First of all were are going to assume you have a big lift of parameters (say 20+), if you selected them all then you would get a huge ugly list where you show them on the report probably looking something like this:
Now, this does not look very nice on the report, will probably make the report go onto 2 pages when it would fit on one etc. What we want to do in this situation is just output the word ‘ALL’. In order to do this you need to create a new dataset based on the number of possible values in the parameter, and add some logic to the text box that displays the values
Creating the data source
First of all create a new dataset and call it data_param_count or similar. Then copy the sql from what you use to get your parameter option, and instead of selecting all the fields use a SQL select count query to just return the number of rows, eg:
Select Count (*) from tbl_params
This should return you just one row from your table that contains the number of parameters that you can select. We can then use this in our text box to find out the number of parameters we are dealing with.
Displaying the parameter Value
Now that you know how many parameters you are dealing with, you are ready to output them. Drop an text box onto your report, at the top of the body section (you cant drop it into the header as when the header is rendered the data sources have not yet ran). Right click on the new text box and select Expression to open up the expression editor.
You now need to tell the text box to display the contents of the parameter, something if there are too many to display (such as ‘Cannot display all’) and something for if they are all selected (such as ‘ALL’). In order to do this you need to use a couple of functions built into reporting services IIF and Join, these will allow us to check the number of parameters and output what we want.

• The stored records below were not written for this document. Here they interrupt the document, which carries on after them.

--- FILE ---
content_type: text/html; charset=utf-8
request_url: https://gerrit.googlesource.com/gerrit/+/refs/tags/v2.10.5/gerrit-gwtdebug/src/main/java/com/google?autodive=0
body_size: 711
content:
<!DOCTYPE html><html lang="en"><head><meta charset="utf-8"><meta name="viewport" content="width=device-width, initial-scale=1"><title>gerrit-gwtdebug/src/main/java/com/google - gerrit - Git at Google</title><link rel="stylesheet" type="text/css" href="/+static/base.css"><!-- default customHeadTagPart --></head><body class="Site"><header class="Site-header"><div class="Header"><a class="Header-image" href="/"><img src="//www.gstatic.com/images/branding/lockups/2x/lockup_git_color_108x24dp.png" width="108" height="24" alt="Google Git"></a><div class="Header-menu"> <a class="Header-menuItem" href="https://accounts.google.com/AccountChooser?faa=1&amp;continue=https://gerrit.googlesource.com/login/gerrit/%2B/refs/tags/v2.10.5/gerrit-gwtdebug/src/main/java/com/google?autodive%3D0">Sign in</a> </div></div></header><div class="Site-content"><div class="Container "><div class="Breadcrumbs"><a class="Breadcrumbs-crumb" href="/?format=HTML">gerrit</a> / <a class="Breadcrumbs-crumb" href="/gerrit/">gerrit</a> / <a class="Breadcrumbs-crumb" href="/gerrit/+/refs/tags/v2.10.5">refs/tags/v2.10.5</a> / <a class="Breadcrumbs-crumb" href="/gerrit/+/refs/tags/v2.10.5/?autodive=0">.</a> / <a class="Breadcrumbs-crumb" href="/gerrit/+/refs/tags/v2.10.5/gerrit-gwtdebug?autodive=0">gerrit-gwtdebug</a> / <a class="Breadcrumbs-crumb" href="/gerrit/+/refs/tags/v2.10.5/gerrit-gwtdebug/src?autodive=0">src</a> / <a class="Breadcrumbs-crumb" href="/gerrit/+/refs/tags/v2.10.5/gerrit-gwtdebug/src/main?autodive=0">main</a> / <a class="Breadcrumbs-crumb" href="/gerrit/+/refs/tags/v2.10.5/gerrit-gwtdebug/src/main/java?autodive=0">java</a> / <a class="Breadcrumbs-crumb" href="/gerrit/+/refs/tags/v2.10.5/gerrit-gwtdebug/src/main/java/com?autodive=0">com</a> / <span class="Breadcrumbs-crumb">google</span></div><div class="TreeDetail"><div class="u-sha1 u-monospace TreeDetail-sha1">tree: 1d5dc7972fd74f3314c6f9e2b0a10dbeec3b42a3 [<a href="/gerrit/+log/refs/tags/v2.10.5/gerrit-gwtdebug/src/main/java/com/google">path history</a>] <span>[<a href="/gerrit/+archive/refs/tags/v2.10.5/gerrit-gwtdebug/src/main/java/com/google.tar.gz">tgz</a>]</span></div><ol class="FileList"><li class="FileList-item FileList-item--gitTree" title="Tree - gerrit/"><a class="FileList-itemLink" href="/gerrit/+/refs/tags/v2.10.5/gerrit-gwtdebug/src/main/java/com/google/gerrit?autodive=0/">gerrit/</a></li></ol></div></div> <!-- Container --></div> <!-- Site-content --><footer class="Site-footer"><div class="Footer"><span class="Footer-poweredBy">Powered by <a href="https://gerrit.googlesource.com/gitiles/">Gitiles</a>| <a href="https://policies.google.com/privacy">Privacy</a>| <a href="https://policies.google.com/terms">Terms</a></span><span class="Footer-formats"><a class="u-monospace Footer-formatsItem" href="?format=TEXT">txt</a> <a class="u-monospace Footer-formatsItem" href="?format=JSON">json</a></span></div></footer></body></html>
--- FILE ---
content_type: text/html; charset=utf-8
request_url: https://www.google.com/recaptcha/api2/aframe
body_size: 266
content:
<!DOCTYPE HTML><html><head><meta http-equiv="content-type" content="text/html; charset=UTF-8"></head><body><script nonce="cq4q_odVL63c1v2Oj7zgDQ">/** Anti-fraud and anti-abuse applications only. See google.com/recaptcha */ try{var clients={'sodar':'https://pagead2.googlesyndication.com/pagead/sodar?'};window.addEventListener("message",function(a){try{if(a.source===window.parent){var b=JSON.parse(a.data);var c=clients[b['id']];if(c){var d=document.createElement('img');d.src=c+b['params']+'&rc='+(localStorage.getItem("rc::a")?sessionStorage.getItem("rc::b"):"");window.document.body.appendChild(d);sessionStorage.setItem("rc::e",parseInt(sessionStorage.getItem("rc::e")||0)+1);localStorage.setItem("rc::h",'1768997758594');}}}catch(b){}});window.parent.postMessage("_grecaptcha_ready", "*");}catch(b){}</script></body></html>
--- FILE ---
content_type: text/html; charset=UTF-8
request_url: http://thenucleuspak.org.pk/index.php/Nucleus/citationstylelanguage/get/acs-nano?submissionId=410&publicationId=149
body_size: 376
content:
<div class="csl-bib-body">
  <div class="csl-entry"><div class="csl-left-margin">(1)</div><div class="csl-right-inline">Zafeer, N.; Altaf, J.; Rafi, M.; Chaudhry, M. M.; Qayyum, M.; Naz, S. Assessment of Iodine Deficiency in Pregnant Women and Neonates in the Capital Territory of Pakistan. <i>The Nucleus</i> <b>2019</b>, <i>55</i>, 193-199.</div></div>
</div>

Here’s a code example:
= “Param: ” & IIF(Sum(Fields!ID.Value, “data_param_count”) = Parameters!par_List.Count,”All”,Join(Parameters!par_List.Value, “,”))
So, what’s happening in this line of code?
- First of all we use an IIF to see if the overall number of parameters available to select is equal to the number the user has chosen. We can get how many have been selected using the count property of the parameter object
- Next if the part of the IIF that will run if the statement is true. So here if the count of selected params is the same as the number available we output the string ‘ALL’
- The final part is what happens if the statement is not true. We use the Join function to output a list of all the parameters the user has selected, separated by a comma. Now instead of a long list if you select all the available values, you will get this:
That’s far neater than just outputting a long list. If you wanted to show something else in a case where lots of values(but not all) have been selected, you could just add another IIF statement into the above in the place of the false string that could check for something like more than 10, and display ‘To many to Display’ or something similar.